Segundo a AT, os serviços prestados estavam relacionados com a utilização a dar ao imóvel – logo atos relacionados com cuidados médicos – e não serviços diretamente relacionados com o próprio imóvel. 

A Requerente, por sua vez, defendia que a norma em causa não enumera de forma exaustiva os serviços relacionados com bens imóveis, limitando-se a exemplificar algumas das prestações de serviços que determinam a sua aplicação, para além de que os serviços apresentam uma relação direta com imóveis, o que é comprovado pelas deslocações e estadias efetuadas com vista à adaptação dos espaços para os fins específicos a que se destinavam.  

O tribunal arbitral considerou que a Requerente prestou serviços relacionados com os imóveis em causa, não havendo que liquidar IVA nos termos do artigo 6.º, n.º 7, al. a) do Código do IVA. Embora não tenha procedido por si à instalação de qualquer equipamento nos imóveis, forneceu a necessária orientação técnica em termos médicos à sua finalização, sendo claro que sem essa colaboração não teria sido possível entregar o hospital construído em condições de funcionar.

Por sua vez, quanto à não-aceitação da dedução do IVA suportado pela Requerente por liquidação indevida de imposto pela prestadora de serviços H, nos termos dos artigos 2.º, n.º 1, al. c), e 19.º, n.º 4, do Código do IVA, o tribunal arbitral julgou que se teria de aceitar a dedução do IVA em causa.

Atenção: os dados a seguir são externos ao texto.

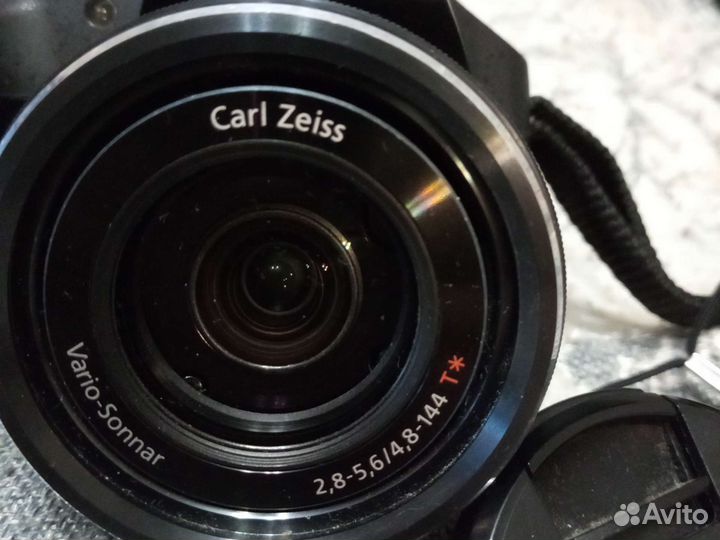 Компактный фотоаппарат sony cyber shot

Com efeito, não é manifesto que a Requerente pudesse aperceber-se de que a prestadora de serviços não iria entregar o montante de IVA cobrado ou que a sua estrutura fosse manifestamente desadequada para o trabalho prestado, dado estar-se perante um serviço de tradução linguística, que depende mais do conhecimento do prestador de serviços do que de quaisquer instalações ou equipamento básico que indiciem uma “adequada estrutura empresarial” (artigo 19.º, n.º 4, do Código do IVA).

Pelos motivos acima expostos, declarou o tribunal que a Requerente tinha o direito à não liquidação e à dedução do IVA.